## WHAT YOU HAVE TO DO
Can you retype the stretch of the article on University research from "In an interview" through "overall research atmosphere." with no changes?

## TEXT SHOWN
┌──

The University’s research spending exceeded $1 billion this year for the second year in a row, according to the University’s Annual Report on Research and Scholarship.

University researchers have received about $300 million in federal stimulus funding through more than 500 stimulus research grants from when the funds were made available in 2009 through Nov. 30, 2010, according to a University press release issued yesterday.

Though Forrest praised the University’s high caliber research, he also said there is still room for improvement.

An important part of maintaining a successful research institution, Forrest said, is remaining engaged in the community and forming partnerships with outside groups.

“Universities … have hard walls and hard boundaries to the outside world,” Forrest said. “But (the University) bleeds right out onto State Street.”

During his presentation, Forrest also said the University’s new North Campus Research Complex and the founding of the business center Venture Accelerator and Tech Transfer, are significant developments that help bring research and ideas into the marketplace.

After the meeting, University Regent Andrea Newman (R–Ann Arbor) also said she appreciates the emergence of Tech Transfer — a group that looks for ways to apply University technology to the marketplace — among other University projects.

“It was nice to see the focus on Tech Transfer because that’s so important,” Newman said. “It creates jobs, it helps the reputation of the University and it encourages people to come here.”

In an interview after his presentation, Forrest said that in addition to developing Venture Accelerator, he has assembled a group of entrepreneurial faculty members to further research at the University. He added that though the University conducts prominent research, it isn’t the “top” institution.

“We’re in the middle of getting (Venture Accelerator) settled and it’s a good time to take a breath and look for the next step,” he said. “We understand that we have to move on from here, that this isn’t the end.”

Forrest also said that he feels University students should be involved in research on campus because they support the overall research atmosphere.

“I think students should always be looking for research experiences while they’re here,” he said. “By research, I’m talking about anything, whether it’s social sciences, arts, engineering, you name it. Get involved.”

$1.5 million upgrade to ISR Building and $2.55 million tunnel renovation approved

The regents approved a $1.5 million improvement to the fire suppression system in the University’s Institute for Social Research Building at the meeting.

└──

## DATA
┌──

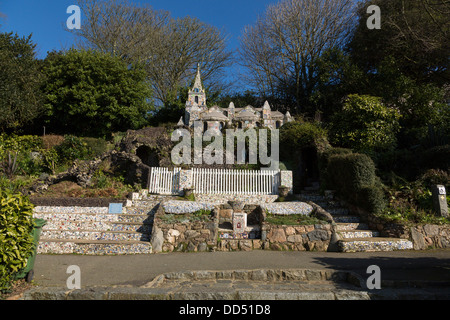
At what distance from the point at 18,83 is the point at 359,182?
19.2 m

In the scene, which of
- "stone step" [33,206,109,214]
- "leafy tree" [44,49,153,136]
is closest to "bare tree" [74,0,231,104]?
"leafy tree" [44,49,153,136]

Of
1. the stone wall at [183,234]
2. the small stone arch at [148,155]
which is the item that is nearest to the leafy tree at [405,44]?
the stone wall at [183,234]

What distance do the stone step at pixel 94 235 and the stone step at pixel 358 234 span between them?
5463 millimetres

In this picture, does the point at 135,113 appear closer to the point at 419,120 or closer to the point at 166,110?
the point at 166,110

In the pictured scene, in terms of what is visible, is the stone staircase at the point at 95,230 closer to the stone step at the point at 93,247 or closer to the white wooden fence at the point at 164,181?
the stone step at the point at 93,247

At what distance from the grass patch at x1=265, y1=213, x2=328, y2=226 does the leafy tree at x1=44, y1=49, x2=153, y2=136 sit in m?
14.3

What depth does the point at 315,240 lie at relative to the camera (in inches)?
289

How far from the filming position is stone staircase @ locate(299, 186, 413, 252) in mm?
7012

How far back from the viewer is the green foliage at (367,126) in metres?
12.4

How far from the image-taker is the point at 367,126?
1283 cm

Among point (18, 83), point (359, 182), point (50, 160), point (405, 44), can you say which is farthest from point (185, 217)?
point (405, 44)

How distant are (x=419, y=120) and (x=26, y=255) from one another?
17129mm

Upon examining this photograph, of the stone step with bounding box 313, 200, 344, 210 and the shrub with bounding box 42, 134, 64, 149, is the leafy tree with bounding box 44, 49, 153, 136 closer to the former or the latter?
the shrub with bounding box 42, 134, 64, 149

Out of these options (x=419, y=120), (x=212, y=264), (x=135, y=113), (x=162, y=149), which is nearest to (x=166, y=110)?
(x=135, y=113)
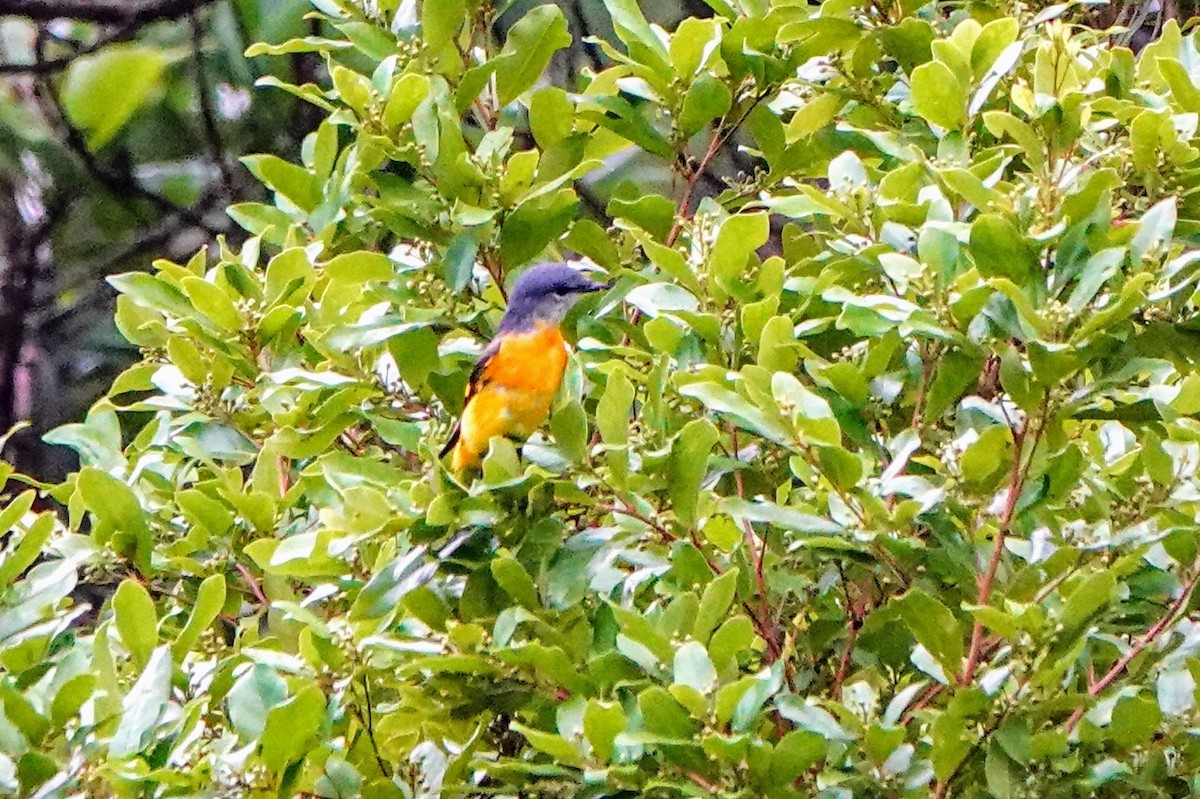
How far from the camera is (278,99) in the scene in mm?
3615

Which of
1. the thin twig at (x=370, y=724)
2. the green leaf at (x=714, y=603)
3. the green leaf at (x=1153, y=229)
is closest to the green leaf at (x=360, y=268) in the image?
the thin twig at (x=370, y=724)

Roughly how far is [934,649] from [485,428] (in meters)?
0.81

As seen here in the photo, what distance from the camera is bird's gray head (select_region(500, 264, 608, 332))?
1880 millimetres

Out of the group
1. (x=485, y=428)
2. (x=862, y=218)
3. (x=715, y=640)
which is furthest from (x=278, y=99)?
(x=715, y=640)

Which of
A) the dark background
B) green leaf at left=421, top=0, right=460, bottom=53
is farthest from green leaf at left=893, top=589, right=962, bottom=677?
the dark background

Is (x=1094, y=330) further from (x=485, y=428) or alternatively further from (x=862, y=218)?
(x=485, y=428)

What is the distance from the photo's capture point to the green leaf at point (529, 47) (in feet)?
5.65

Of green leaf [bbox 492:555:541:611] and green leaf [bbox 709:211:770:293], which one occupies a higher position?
green leaf [bbox 709:211:770:293]

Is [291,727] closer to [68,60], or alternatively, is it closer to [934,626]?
[934,626]

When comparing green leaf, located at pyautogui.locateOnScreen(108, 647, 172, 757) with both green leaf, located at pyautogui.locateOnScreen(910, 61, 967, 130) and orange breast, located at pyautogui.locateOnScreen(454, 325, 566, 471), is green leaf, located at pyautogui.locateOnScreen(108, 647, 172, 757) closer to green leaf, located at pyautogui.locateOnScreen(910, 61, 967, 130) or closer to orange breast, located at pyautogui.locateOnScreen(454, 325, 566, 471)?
orange breast, located at pyautogui.locateOnScreen(454, 325, 566, 471)

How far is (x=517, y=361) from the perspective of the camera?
192 cm

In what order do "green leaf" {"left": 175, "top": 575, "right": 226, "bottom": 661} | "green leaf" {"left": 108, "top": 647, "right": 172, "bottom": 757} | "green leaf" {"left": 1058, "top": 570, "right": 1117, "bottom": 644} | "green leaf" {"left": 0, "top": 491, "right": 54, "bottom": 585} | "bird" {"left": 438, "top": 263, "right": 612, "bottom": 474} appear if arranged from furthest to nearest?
"bird" {"left": 438, "top": 263, "right": 612, "bottom": 474}
"green leaf" {"left": 0, "top": 491, "right": 54, "bottom": 585}
"green leaf" {"left": 175, "top": 575, "right": 226, "bottom": 661}
"green leaf" {"left": 108, "top": 647, "right": 172, "bottom": 757}
"green leaf" {"left": 1058, "top": 570, "right": 1117, "bottom": 644}

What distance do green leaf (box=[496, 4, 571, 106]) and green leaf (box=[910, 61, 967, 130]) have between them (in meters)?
0.45

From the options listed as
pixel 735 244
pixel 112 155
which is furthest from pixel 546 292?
pixel 112 155
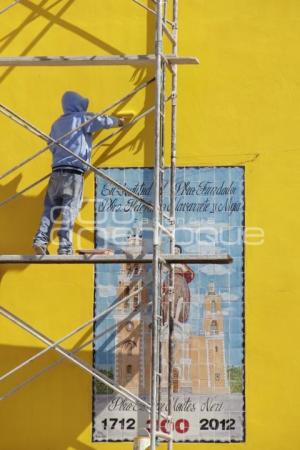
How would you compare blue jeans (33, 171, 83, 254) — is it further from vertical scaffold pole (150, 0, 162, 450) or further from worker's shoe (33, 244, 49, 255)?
vertical scaffold pole (150, 0, 162, 450)

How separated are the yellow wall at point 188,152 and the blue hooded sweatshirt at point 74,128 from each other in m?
0.47

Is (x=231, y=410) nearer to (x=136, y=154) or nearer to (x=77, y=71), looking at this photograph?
(x=136, y=154)

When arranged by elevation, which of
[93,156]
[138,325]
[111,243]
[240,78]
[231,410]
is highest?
[240,78]

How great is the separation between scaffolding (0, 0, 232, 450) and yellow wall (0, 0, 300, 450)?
164 millimetres

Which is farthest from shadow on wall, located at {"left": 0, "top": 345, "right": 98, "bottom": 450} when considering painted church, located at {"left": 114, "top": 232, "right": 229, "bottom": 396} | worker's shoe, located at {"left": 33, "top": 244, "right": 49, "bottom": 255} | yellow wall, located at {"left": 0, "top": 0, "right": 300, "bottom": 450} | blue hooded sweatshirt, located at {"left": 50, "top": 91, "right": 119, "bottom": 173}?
blue hooded sweatshirt, located at {"left": 50, "top": 91, "right": 119, "bottom": 173}

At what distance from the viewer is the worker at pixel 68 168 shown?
29.2 feet

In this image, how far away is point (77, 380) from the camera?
30.2 ft

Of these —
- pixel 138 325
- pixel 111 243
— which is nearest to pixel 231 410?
pixel 138 325

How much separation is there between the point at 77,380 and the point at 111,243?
1.07m

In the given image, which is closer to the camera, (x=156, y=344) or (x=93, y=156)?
(x=156, y=344)

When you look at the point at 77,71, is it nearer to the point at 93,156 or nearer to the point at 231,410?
the point at 93,156

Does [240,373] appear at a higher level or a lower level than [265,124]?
lower

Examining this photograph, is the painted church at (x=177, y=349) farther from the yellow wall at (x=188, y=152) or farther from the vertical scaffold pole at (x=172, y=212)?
the yellow wall at (x=188, y=152)

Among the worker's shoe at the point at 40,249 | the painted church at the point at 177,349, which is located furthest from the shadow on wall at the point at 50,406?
the worker's shoe at the point at 40,249
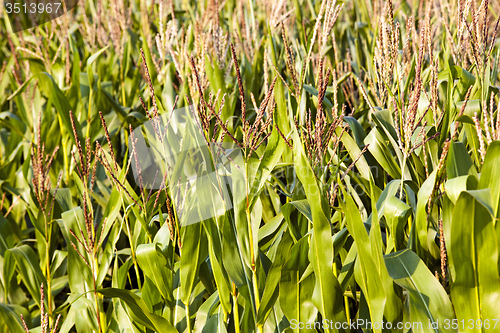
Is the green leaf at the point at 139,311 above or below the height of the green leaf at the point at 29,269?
above

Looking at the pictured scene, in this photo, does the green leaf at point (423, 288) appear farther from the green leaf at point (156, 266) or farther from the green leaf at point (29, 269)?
the green leaf at point (29, 269)

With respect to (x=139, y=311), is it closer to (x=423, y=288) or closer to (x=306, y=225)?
(x=306, y=225)

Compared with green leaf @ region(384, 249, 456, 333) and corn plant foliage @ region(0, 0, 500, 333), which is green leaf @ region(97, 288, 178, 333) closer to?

└──

## EXPECTED ANSWER
In an interview after his presentation, Forrest said that in addition to developing Venture Accelerator, he has assembled a group of entrepreneurial faculty members to further research at the University. He added that though the University conducts prominent research, it isn’t the “top” institution.

“We’re in the middle of getting (Venture Accelerator) settled and it’s a good time to take a breath and look for the next step,” he said. “We understand that we have to move on from here, that this isn’t the end.”

Forrest also said that he feels University students should be involved in research on campus because they support the overall research atmosphere.